MHB And rule for multiple selections

[Irish teacher]

Hello all I'm new as I'm just revising my maths to teach irish leavers in revising and exams maths and sciences. This exam section has me puzzled hope you can help

Three digit numbers are made from the numbers 2,3,4,5,6 .. See questions and my calls below

Total number of outcomes is ... 5x4x3 = 60

Number of outcomes under 400 ... 2/5 x 60 = 24
Number of outcomes divisible by 5 ... 1/5 x 60 = 12

Here's the tricky bit
Number of outcomes both under 400 and divisible by five... If I list these there are 6 but if I try the AND equation it's 4.8 ( 1/5x2/5 x 60) what am I missing in the calculation?

I'm sure it's something obvious but I'm completely blind to it. Hope you can help IT

 

[I like Serena]

Hello all I'm new as I'm just revising my maths to teach irish leavers in revising and exams maths and sciences. This exam section has me puzzled hope you can help

Three digit numbers are made from the numbers 2,3,4,5,6 .. See questions and my calls below

Total number of outcomes is ... 5x4x3 = 60

Number of outcomes under 400 ... 2/5 x 60 = 24
Number of outcomes divisible by 5 ... 1/5 x 60 = 12

Here's the tricky bit
Number of outcomes both under 400 and divisible by five... If I list these there are 6 but if I try the AND equation it's 4.8 ( 1/5x2/5 x 60) what am I missing in the calculation?

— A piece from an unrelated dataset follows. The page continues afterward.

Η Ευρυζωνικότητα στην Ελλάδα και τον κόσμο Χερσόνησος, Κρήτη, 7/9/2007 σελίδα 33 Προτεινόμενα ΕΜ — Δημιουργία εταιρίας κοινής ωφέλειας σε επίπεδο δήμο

I'm sure it's something obvious but I'm completely blind to it. Hope you can help IT

Hi Irish teacher! Welcome to MHB!

Which AND rule are you talking about?

Alternatively, we have:

Number of outcomes under 400 ...
First digit must be 2 or 3: 2 possibilities.
Second digit can be any of the 4 remaining digits.
Third digit can be any of the 3 remaining digits.
So in total: 2 x 4 x 3 = 24

Number of outcomes both under 400 and divisible by five...
First digit must be 2 or 3: 2 possibilities.
Last digit must be 5: 1 possibility.
Second digit can be any of the 3 remaining digits.
So in total: 2 x 3 x 1 = 6.

 

[Irish teacher]

Hi ILS thankyou so much for your replyThat's so useful.I'm concerned though as we teach the AND and OR equations So if it asks below 400 or divisible by 5 we would say
OR

P(aor b) = pa + pb -( p (a+b).

Then if it's 400 and divisible by 5 we would use the AND equation
P( a+b) = pa x pb

Which clearly doesn't work in this case. I guess it's about identifying which questions require these and which is looking for the type of solution above. Thanks again for your reply.

IT

Hi Irish teacher! Welcome to MHB!

Which AND rule are you talking about?

Alternatively, we have:

Number of outcomes under 400 ...
First digit must be 2 or 3: 2 possibilities.
Second digit can be any of the 4 remaining digits.
Third digit can be any of the 3 remaining digits.
So in total: 2 x 4 x 3 = 24

Number of outcomes both under 400 and divisible by five...
First digit must be 2 or 3: 2 possibilities.
Last digit must be 5: 1 possibility.
Second digit can be any of the 3 remaining digits.
So in total: 2 x 3 x 1 = 6.

 

[I like Serena]

The product rule for probabilities is $\DeclareMathOperator\and{and}
P(A\and B)=P(A)P(B)$, which holds only if A and B are independent.
In our case, 'less than 400' and 'divisible by 5' are unfortunately not independent.

So we would need to apply the general product rule for probabilities: $P(A\and B)=P(A\mid B)P(B)$.
Then if we draw a random number with those digits, we have:
$$P(\text{divisible by 5}\and \text{below 400})
=P(\text{divisible by 5} \mid\text{below 400})\,P(\text{below 400}) \\
=\frac{\text{# divisible by 5 given first digit is below 4}}{\text{# numbers below 400}}\cdot\frac{\text{# numbers below 400}}{\text{#total}}
=\frac{2\cdot 3\cdot 1}{2\cdot 4\cdot 3}\cdot \frac{2\cdot 4\cdot 3}{5\cdot 4\cdot 3}
= \frac 6{60}
$$